Kontras.co.id– Majelis Pimpinan Cabang (MPC) Pemuda Pancasila (PP) kembali mendatangi Kejaksaan Negeri (Kejari) Bengkulu, Selasa (8/9/2020) guna mempertanyakan kembali sejumlah kasus yang sedang ditangani tim penyidik Pidana Khusus (Pidsus).

Salah satunya kasus dugaan korupsi lahan hibah pemkot seluas 8,6 Hektare dengan kerugian negara mencapai Rp. 4.5 Miliar yang sudah menyeret dua tersangka yakni Dewi Astuti selaku Direktur PT Tiga Putra sekaligus istri Camat Muara Bangkahulu dan Malidin Sena, Lurah Bentiring.

Kader Pemuda Pancasila, Deno Marlandone menyebutkan, kendati Kejaksaan Negeri Bengkulu sudah menetapkan dua tersangka. Namun pihaknya menilai masih ada tersangka lain yang sangat berperan dalam kasus ini, seperti pihak yang mengeluarkan dan mengetahui izin prinsip lahan seluas 62 hektare tersebut.
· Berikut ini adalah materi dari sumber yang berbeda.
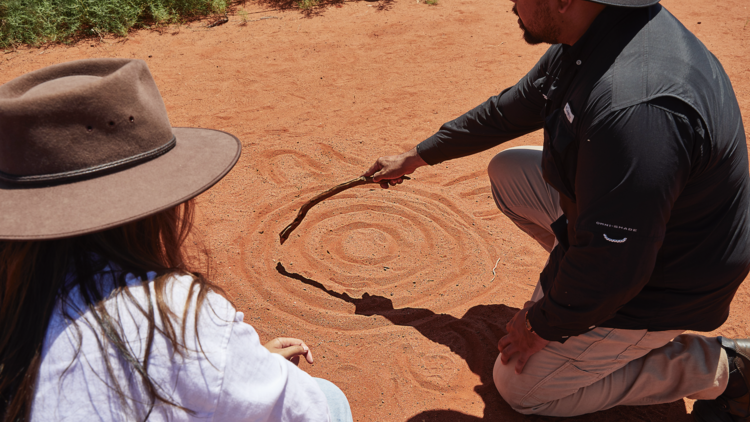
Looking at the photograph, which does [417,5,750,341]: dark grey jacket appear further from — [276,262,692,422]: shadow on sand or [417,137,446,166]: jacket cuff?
[417,137,446,166]: jacket cuff

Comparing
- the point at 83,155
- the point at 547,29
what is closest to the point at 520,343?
the point at 547,29

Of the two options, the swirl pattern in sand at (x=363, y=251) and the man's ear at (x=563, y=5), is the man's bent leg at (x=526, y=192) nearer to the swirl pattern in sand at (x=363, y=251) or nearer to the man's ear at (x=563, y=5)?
the swirl pattern in sand at (x=363, y=251)

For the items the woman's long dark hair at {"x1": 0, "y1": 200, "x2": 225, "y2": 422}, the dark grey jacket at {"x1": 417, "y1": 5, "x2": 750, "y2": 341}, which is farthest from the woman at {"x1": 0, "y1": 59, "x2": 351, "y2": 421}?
the dark grey jacket at {"x1": 417, "y1": 5, "x2": 750, "y2": 341}

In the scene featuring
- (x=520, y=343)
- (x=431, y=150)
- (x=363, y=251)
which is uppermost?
(x=431, y=150)

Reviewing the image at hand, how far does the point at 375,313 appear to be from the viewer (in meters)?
2.81

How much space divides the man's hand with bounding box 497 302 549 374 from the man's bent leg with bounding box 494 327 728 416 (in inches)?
1.5

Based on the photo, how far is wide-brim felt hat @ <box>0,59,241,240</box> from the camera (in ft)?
3.57

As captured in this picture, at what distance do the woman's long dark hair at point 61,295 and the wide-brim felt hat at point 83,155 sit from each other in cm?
7

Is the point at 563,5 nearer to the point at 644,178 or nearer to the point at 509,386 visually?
the point at 644,178

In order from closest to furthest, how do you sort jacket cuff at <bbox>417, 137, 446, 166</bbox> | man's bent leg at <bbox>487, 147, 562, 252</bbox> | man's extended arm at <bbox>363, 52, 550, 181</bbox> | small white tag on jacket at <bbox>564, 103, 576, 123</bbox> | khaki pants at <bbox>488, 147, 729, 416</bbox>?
1. small white tag on jacket at <bbox>564, 103, 576, 123</bbox>
2. khaki pants at <bbox>488, 147, 729, 416</bbox>
3. man's extended arm at <bbox>363, 52, 550, 181</bbox>
4. man's bent leg at <bbox>487, 147, 562, 252</bbox>
5. jacket cuff at <bbox>417, 137, 446, 166</bbox>

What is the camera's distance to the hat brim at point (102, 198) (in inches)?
42.5

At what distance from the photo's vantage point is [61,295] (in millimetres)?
1084

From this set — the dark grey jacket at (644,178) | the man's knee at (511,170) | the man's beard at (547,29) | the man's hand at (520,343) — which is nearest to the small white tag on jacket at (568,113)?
the dark grey jacket at (644,178)

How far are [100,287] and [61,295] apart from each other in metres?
0.07
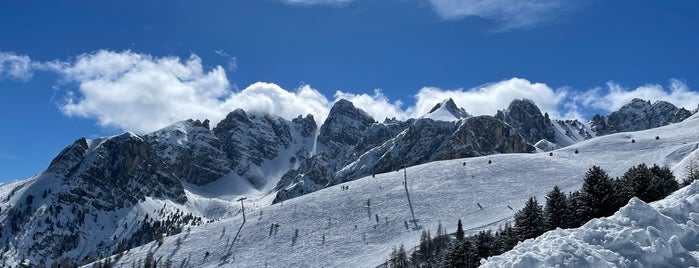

“Soal lahan itu, pihak kejaksaan memang sudah menetapkan dua tersangka. Tapi dua orang itu bukan tersangka utamanya. Yang mengeluarkan izin prinsip perumahan itu pasti pihak Walikota. Tidak mungkin dalam rapat itu tidak mengambil pihak terkait, tata ruang dan lain-lain masa mereka tidak tahu itu aset pemda. Banyak tersangka lain yang terlibat disana,”sebut Deno

Menanggapi tuntutan tersebut, Kasi Pidsus Kejaksaan Negeri Bengkulu sekaligus sebagai ketua penaganan perkara kasus lahan hibah pemkot, Oktalian Darmawan menyampaikan dua orang tersangka beberapa waktu lalu yang sudah ditetapkan tersangka berdasarkan hasil dari penyidikan bahwa perbuatan melawan hukumnya ada didua orang tersebut.

“Kedua tersangka saat diperiksa, saya minta untuk membuka lebar-lebar siapa-siapa saja yang terlibat, karena selama ini mereka tidak terlalu terbuka. Kapasitasnya apa, mereka tidak mau menyebutkan orang lain atau mereka berperan sendiri, saya tidak tahu. Kita lihat dipersidangan kalau ada indikasi kuat, akan ada tersangka baru,”Tegas Oktalian

Sekedar mengingatkan, kisruh lahan hibah Pemerintah Kota Bengkulu yang diduga dijual oleh oknum mencuat dari adanya laporan Ketua Rt 13 Rw 4 Perumahan Korpri Kelurahan Korpri Kecamatan Muara Bangkahulu Kota Bengkulu ke Kejaksaan Negeri (Kejari) Bengkulu beberapa tahun lalu.

Berdasarkan data dari Badan Pertanahan Nasional (BPN). Sekitar tahun 1995, Pemerintah Kota Bengkulu menghibahkan tanah seluas 62,9 hektare di Kelurahan Bentiring untuk masyarakat. Namun, pada tahun 2015 sekitar 8,6 hektare tanah hibah ini diduga dijual oleh oknum pejabat kepada pihak pengembang atau Deplover Perumahan. Dari data yang didapat tanah yang dijual ini diperuntukan sebagai fasilitas umum seperti Tempat Pemakaman Umum (TPU) dan Masjid.

Pada 7 Agustus 2019 lalu, Kejaksaan Negeri Bengkulu resmi menaikkan status kasus ini ke tahap penyidikan. Dari sinilah pengusutan kasus ini dimulai, belasan saksi diperiksa seperti dari kalangan Lurah Bentiring, Camat Muara Bangkahulu beserta istrinya, Deplover, Mantan Anggota DPRD Kota Bengkulu hingga mantan Walikota Bengkulu periode 1992-2002.

Tidak hanya itu, Kejari Bengkulu juga melakukan penggeladahan di Kantor Camat Muara Bangkahulu dan Kantor Lurah Bentiring. Hasilnya, diamankan 47 bundel dokumen yang diduga kuat berkaitan dengan kasus ini.